Applied Magic has long supplied videographers with standalone video editing boxes designed to be easier to use and more stable than general-purpose computers. While modern computers are unquestionably more complex than an Applied Magic ScreenPlay or Sequel appliance, the argument for greater stability is much harder to make. Newer computers running WinXP or OSX are pretty darned stable and we now measure the time between crashes in days instead of hours. There's still a place for editing appliances in the market today, but Applied Magic is expanding, moving into new markets as a system integrator with its new HD CINEMA turnkey editing system. Build around a fairly standard Windows PC, the editing computer is constructed, configured and tested for HDV editing so that it arrives at your door ready to go.

The Box

The computer itself is pretty standard, with an Intel P4 3 GHz CPU, a gig of dual-channel RAM and a 120GB system drive. Our MPEG-2 render tests show that the machine performs as we expect this configuration to: 20 fps. The case is beige and the cooling fans are quite audible. Two 160 GB hard disk drives are RAIDed together into a single 300 GB video storage drive, which is merely a convenience and does not improve performance, but is more than adequate for HDV video. The Matrox Millennium P750 display card has a modest 64 MB of RAM, but is a fine dual-head display card with two DVI outputs. Overall, nothing to complain about, but nothing to get too excited over either.

HD Action

We plugged in, powered up the machine and were soon looking at a WinXP desktop without any further configuration. The HD software package that Applied Magic integrated centers on Adobe Premiere Pro with the CineForm Aspect HD plugin (reviewed elsewhere in this issue). We were very pleased with the synergy between the software and hardware and found HDV editing just about as easy as editing any other type of footage.

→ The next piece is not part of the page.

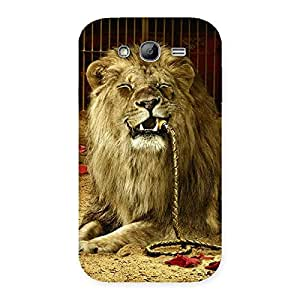 Impressive Dude Lion Multicolor Back Case Cover for Galaxy Grand Neo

In most situations, we could edit the HDV footage with real-time previews directly from Premiere's timeline. This performance is due in large part to the Aspect HD plugin, but the hardware that Applied Magic has assembled handily exceeds the recommend specifications for the software. As long as we continued with HDV footage from the camera and used the included special CineForm effects, we could create transitions and overlays without a hiccup. In the end, HDV editing is not true real time, however, since everything eventually needs to be rendered anyhow.